„Sündteure Mitgift“

NÖ: Schwarz-Blau beschließt Corona-Rückzahlungen

Niederösterreich
25.05.2023 18:55

Der Covid-Fonds ist am Donnerstag im niederösterreichischen Landtag mit den Stimmen von Schwarz-Blau beschlossen worden. SPÖ, Grüne und NEOS sahen in der 31,3 Millionen Euro schweren Unterstützung eine „Mitgift“ bzw. „Morgengabe“ der Volkspartei an die Freiheitlichen und einen „Blankoscheck“. Bemängelt wurden vorerst fehlende Richtlinien und eine unklare Herkunft der Mittel. 

„Alle verfassungswidrigen Strafen werden von Amts wegen zurückbezahlt“, kündigte FPÖ-Landesparteichef Udo Landbauer bereits in der Vorwoche an. Es gehe um rund 700 Strafen mit einer Gesamtsumme von etwa 200.000 Euro in Niederösterreich, die vom Verfassungsgerichtshof aufgehoben wurden, sagte Landeshauptfrau Johanna Mikl-Leitner (ÖVP).

0,7% des Corona-Fonds für Rückzahlungen
Für die Rückzahlungen werden ihr zufolge maximal 0,7 Prozent des Fonds aufgewendet. Der Rest gehe an „Menschen, die durch die Pandemie Schäden erfahren haben“, etwa zur Behandlung von Long Covid, für Mehraufwendungen durch Home-Schooling oder Nachhilfeunterricht.

„Sündteure Mitgift“
SPÖ-Klubobmann Hannes Weninger bezeichnete den Corona-Fonds am Donnerstag als „sündteure Mitgift der ÖVP für die FPÖ“, für die nicht der Brautvater, sondern der niederösterreichische Steuerzahler aufkommen müsse.

Morgengabe der ÖVP an die FPÖ
Ähnlich äußerten sich NEOS-Abgeordneter Helmut Hofer-Gruber und die Grüne Klubobfrau Helga Krismer, die eine „Morgengabe der ÖVP an die Freiheitliche Partei, damit diese Koalition starten konnte“, ortete. Die pinke Mandatarin Edith Kollermann sprach sich zwar für die geplante Rückzahlung verfassungswidriger Corona-Strafen aus, sah aber insgesamt einen „Fonds, der vor unklaren, schwammigen Formulierungen und fehlenden Legaldefinitionen nur so strotzt“ und einen „intransparenten, sehr schlecht gemachten Entwurf“.

„Blankoscheck“
Die Richtlinien seien zur Beschlussfassung vorzulegen, betonte Kollermann. Die Details sollen noch von der Landesregierung ausgearbeitet werden. Einem „Blankoscheck“ werde man jedenfalls nicht zustimmen, waren sich Kollermann und Krismer einig. Die Frage nach der Herkunft der Mittel konnte laut Grünen und NEOS im zuständigen Ausschuss nicht beantwortet werden. „Wir lehnen diesen kuriosen Fonds aus tiefster Überzeugung ab“, hielt SPÖ-Klubchef Weninger fest.

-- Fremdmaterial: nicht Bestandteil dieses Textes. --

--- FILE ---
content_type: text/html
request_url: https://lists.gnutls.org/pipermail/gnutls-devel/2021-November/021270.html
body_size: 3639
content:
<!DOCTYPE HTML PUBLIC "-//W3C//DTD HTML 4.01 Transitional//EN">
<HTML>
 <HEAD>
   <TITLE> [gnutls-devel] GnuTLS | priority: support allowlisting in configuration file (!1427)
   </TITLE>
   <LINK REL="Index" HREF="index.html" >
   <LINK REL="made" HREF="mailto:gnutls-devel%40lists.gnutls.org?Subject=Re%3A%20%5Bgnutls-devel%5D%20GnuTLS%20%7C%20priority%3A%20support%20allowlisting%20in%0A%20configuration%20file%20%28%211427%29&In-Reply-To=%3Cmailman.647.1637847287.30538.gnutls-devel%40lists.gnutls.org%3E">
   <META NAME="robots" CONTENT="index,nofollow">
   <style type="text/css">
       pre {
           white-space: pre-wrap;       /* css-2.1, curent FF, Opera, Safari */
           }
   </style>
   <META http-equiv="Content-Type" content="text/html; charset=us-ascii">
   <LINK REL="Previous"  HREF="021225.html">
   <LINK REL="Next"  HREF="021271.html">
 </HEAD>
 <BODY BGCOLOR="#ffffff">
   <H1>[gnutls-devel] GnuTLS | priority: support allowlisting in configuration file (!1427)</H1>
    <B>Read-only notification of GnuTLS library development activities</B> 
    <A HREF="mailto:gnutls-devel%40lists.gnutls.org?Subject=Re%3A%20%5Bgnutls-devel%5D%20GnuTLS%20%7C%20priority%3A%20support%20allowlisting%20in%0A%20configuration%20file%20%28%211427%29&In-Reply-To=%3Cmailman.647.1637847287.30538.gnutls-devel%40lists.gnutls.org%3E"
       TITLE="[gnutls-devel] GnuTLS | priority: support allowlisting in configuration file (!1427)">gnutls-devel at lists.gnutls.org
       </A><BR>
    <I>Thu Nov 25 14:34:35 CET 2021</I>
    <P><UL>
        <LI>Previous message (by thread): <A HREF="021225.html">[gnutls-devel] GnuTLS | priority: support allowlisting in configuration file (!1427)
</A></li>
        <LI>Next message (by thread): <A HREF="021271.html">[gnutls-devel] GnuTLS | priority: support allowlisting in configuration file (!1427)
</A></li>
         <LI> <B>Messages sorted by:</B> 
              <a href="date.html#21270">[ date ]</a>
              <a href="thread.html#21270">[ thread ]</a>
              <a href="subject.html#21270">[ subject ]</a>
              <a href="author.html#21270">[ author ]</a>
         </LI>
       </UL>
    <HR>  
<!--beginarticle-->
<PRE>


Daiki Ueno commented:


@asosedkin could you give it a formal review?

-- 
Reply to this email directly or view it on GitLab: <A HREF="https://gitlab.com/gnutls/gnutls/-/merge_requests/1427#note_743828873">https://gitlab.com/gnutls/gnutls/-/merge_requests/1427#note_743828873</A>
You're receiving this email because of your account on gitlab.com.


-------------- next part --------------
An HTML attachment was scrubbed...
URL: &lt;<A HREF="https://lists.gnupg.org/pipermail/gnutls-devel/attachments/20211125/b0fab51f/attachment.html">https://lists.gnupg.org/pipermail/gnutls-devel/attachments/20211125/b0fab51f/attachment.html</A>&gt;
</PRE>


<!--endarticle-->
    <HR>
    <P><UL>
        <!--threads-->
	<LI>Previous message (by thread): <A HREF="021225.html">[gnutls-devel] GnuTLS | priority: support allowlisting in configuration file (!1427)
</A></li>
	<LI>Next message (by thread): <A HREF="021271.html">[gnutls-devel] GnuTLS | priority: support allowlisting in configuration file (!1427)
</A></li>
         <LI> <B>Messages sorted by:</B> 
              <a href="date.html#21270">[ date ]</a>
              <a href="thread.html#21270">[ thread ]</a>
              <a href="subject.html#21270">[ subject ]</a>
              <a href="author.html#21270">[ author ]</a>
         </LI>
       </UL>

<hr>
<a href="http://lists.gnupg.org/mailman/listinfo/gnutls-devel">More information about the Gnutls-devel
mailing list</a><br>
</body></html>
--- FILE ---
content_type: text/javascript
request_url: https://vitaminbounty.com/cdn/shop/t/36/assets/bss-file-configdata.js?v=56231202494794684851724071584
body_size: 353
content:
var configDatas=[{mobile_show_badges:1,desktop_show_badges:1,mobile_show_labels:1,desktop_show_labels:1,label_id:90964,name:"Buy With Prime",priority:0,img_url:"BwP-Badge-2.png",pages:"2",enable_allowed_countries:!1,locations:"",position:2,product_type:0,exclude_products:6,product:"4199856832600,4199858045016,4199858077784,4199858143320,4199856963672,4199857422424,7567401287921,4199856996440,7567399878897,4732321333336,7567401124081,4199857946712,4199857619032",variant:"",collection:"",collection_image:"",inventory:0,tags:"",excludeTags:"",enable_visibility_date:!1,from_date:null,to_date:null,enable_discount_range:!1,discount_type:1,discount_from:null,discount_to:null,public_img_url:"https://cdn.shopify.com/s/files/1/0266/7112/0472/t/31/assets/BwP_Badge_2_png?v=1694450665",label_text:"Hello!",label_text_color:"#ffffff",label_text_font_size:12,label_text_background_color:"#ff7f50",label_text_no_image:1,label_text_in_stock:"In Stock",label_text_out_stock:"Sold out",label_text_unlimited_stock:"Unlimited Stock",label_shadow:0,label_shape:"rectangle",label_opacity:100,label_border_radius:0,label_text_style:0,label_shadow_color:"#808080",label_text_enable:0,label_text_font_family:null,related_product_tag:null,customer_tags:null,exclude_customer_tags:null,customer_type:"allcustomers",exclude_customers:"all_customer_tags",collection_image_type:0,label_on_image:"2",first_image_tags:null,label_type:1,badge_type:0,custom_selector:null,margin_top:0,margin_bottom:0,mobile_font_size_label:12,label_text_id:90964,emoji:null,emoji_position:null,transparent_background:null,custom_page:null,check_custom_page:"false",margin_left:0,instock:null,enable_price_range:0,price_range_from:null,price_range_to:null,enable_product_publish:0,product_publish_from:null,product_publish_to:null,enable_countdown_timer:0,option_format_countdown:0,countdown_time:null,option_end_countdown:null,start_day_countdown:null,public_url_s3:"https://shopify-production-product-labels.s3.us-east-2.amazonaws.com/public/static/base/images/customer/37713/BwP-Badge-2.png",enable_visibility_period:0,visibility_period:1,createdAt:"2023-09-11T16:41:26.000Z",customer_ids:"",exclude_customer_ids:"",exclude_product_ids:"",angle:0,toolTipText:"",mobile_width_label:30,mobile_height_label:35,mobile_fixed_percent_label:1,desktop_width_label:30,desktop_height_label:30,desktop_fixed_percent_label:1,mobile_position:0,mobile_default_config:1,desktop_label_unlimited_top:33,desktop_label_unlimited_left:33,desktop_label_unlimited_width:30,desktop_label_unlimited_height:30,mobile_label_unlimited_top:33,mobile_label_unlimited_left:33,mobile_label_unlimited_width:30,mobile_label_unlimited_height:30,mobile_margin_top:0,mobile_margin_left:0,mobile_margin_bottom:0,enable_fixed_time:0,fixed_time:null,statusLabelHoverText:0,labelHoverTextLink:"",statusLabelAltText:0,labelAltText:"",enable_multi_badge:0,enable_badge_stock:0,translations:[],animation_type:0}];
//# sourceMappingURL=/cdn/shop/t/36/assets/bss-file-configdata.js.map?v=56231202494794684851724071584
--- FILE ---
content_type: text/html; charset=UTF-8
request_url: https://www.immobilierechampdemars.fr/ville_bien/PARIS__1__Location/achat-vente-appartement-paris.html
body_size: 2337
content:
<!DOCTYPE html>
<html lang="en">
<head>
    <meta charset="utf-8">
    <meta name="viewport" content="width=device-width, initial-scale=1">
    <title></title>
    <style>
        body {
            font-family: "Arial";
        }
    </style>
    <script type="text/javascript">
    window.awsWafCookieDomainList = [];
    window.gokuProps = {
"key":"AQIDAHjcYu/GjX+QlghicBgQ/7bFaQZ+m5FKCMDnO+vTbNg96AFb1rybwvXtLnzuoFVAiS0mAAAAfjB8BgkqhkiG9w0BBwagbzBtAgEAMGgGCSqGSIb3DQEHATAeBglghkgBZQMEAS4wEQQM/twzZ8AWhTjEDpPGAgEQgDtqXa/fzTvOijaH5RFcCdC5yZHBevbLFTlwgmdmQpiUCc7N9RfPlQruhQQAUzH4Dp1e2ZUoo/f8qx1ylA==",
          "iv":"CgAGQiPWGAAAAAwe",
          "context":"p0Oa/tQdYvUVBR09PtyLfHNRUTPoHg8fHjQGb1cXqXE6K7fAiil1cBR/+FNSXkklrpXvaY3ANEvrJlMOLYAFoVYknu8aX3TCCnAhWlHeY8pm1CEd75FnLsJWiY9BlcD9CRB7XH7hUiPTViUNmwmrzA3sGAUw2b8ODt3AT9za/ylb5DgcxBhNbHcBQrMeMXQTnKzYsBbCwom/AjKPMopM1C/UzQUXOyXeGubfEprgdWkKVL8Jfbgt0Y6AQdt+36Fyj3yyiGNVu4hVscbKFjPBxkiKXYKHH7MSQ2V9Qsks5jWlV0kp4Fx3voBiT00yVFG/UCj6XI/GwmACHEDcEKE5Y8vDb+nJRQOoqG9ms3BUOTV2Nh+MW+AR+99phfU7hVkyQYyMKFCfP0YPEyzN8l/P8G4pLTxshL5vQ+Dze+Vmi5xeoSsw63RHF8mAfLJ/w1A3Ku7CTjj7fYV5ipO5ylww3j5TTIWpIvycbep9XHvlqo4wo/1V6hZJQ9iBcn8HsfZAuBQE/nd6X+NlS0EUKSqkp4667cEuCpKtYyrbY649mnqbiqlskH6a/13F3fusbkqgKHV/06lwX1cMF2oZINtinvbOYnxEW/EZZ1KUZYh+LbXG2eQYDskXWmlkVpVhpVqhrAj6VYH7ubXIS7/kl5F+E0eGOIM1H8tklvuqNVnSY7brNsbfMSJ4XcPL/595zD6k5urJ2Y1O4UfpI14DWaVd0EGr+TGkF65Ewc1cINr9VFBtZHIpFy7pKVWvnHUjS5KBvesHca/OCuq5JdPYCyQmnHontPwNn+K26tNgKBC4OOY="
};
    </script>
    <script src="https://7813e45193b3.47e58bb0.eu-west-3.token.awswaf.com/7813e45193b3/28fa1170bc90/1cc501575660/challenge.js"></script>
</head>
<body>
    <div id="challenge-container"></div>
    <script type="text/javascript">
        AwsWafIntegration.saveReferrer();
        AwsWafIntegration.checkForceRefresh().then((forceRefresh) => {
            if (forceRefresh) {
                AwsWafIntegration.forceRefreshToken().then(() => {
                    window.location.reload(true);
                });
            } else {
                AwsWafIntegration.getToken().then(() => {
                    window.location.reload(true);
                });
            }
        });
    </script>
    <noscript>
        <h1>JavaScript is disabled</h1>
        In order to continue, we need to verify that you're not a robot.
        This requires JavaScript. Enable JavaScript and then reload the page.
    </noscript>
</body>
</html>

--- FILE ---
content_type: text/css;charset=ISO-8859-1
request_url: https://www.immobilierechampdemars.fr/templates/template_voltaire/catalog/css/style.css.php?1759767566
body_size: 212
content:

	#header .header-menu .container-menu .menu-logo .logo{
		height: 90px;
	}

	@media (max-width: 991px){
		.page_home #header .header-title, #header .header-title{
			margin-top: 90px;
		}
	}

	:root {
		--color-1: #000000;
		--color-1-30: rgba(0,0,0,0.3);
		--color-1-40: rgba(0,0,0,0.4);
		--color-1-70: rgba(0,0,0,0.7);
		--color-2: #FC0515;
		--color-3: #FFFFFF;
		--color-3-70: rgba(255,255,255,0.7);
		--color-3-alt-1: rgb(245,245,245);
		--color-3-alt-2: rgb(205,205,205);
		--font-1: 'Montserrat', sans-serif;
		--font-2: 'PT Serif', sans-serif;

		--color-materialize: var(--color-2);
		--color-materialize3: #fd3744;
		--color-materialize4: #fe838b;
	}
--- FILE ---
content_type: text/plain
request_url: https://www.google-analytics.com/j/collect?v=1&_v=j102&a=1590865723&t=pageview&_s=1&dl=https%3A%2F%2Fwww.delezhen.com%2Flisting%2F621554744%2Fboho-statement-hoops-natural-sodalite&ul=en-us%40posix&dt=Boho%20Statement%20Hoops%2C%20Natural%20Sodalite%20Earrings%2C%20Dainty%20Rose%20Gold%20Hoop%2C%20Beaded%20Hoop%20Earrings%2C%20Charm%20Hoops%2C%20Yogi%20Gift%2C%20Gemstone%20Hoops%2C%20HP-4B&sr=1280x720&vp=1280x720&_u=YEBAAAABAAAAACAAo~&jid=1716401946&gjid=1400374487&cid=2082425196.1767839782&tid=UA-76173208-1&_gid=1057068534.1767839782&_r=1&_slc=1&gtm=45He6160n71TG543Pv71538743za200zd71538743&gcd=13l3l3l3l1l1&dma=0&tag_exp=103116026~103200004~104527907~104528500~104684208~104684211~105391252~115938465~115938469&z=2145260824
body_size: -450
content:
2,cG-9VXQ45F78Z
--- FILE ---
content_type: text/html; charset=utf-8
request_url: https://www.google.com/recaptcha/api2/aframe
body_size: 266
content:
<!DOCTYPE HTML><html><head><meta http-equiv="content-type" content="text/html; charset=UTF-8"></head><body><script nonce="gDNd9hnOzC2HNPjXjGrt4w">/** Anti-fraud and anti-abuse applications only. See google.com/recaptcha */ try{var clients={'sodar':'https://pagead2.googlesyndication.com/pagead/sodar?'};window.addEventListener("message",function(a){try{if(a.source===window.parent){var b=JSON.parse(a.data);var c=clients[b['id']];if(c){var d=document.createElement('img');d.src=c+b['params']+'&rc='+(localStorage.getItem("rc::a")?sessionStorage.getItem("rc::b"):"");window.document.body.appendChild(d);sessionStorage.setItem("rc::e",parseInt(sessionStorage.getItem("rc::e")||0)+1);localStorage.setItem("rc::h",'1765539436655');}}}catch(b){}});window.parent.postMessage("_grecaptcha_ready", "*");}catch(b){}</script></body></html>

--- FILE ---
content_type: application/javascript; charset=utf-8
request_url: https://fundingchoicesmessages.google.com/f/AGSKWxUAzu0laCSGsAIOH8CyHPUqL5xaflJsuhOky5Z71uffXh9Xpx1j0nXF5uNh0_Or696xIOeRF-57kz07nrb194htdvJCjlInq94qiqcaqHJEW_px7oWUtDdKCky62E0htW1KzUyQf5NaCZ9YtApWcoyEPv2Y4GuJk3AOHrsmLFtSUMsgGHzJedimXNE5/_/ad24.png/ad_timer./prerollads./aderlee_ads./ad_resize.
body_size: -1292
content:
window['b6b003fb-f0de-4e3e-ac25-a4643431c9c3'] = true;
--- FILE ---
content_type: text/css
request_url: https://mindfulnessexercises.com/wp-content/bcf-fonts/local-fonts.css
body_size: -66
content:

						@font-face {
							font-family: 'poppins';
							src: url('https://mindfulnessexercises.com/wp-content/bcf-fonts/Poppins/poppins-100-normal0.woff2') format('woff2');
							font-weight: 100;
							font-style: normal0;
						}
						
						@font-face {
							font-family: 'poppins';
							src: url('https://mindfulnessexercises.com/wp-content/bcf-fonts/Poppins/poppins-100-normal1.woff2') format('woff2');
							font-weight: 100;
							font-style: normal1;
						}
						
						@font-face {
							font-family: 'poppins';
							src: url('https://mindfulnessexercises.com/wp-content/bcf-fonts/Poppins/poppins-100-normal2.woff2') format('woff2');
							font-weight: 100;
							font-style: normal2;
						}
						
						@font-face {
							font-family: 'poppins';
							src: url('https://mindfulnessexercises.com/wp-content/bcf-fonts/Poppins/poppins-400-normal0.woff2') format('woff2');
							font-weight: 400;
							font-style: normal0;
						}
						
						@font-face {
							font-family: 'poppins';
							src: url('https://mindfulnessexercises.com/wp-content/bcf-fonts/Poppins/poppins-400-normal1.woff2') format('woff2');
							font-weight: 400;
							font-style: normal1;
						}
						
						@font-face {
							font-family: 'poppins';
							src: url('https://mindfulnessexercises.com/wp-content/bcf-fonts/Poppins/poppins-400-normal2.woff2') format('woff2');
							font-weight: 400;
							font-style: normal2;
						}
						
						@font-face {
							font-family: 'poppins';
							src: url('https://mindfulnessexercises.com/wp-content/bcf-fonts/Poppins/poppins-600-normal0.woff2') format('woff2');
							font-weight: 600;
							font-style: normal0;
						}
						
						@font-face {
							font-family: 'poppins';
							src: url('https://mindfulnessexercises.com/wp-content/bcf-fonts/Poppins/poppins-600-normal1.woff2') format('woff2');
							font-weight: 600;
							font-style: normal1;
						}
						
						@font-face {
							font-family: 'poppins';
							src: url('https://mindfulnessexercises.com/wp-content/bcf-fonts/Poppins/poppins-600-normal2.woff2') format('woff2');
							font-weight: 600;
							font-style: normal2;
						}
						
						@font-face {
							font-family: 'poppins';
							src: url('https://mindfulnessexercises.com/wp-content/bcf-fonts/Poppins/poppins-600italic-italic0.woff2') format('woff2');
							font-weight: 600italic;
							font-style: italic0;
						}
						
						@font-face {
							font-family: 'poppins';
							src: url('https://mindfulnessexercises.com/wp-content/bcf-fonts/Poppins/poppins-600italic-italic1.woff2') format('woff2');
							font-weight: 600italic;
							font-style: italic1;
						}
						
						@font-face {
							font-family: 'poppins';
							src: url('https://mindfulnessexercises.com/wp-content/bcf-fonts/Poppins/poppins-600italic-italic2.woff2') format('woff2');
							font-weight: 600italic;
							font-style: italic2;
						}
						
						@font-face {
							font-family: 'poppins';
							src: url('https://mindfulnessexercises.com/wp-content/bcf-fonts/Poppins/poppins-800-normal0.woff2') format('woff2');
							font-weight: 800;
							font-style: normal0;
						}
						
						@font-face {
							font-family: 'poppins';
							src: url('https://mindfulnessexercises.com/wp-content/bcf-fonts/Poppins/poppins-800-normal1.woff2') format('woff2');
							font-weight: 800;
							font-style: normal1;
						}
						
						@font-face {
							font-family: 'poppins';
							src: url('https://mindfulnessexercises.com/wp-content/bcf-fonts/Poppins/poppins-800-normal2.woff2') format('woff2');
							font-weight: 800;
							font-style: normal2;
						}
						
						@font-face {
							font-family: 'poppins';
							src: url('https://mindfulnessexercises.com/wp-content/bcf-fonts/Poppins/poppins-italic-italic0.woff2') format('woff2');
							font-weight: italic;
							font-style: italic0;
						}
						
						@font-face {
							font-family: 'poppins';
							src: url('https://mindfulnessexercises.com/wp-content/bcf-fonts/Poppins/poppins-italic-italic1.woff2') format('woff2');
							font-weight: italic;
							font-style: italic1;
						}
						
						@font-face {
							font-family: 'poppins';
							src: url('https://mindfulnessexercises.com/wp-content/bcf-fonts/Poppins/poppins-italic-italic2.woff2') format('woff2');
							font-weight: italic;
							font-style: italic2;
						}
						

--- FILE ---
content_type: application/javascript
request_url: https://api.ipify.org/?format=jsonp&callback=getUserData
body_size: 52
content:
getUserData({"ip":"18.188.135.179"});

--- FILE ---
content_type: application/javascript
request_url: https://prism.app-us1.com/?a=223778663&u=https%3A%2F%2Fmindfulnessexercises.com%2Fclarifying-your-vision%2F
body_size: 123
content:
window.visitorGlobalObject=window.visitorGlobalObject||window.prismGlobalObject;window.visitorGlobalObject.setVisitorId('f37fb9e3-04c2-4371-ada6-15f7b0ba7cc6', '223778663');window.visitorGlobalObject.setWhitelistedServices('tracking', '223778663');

FPÖ: „Herzstück der Versöhnung“
FPÖ-Klubobmann Reinhard Teufel verwies auf die Absicht, „Gräben zuzuschütten“, und bezeichnete die Unterstützung als „Herzstück der Versöhnung“. Mit dem „Covid-Hilfsfonds für Corona-Folgen“ sollen u. a. pandemiebedingte Therapien und Nachhilfe sowie Vereine unterstützt werden. Der Schwerpunkt liege auf Kindern, Jugendlichen und Familien, betonte FPÖ-Abgeordneter Richard Punz: „Heute schlägt die Stunde der Gerechtigkeit und es wird für ein Stück echte Veränderung in Niederösterreich gesorgt.“ Ziel des Fonds sei es, Schäden abzudecken und zu lindern, erklärte ÖVP-Abgeordneter Franz Dinhobl.